* Your goal:
Find every line in the data that contains the word "pixels". Return each of those lines.

* Data extract:
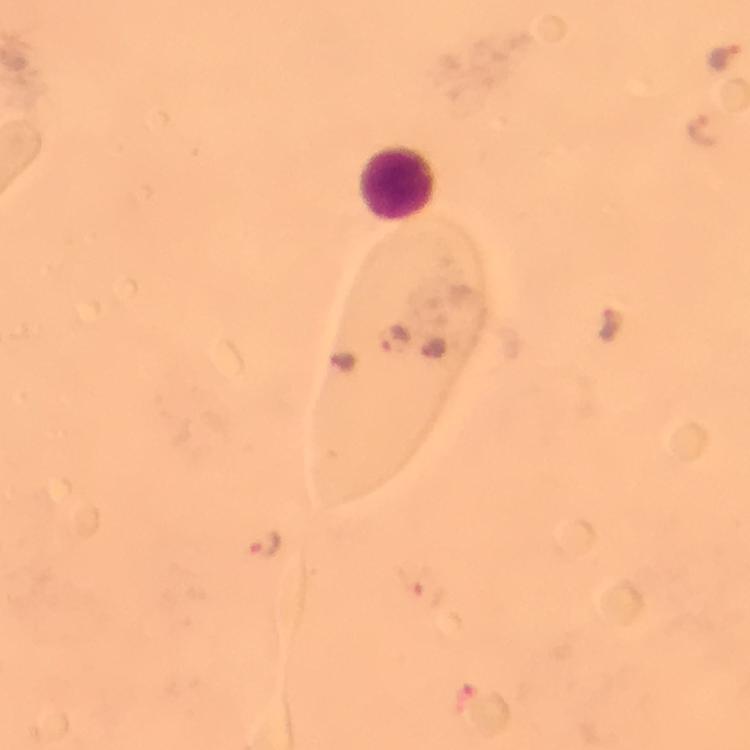
Approximate centers as (x, y) in pixels.
Summary:
  - Malaria parasite locations: (726, 56), (707, 130), (612, 324), (396, 339), (265, 543), (428, 594), (485, 712)
  - Leukocyte locations: (399, 183)
  - Image size: 750×750 pixels
  - Context: from a malaria diagnostic workup
  - Capture: smartphone mounted on the microscope
  - Preparation: thick blood film
  - Cropped from: one field of view
  - Immersion oil: applied
  - Stain: Giemsa
  - Magnification: 100x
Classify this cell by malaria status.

* Exercise result:
Approximate centers as (x, y) in pixels.
  - Image size: 750×750 pixels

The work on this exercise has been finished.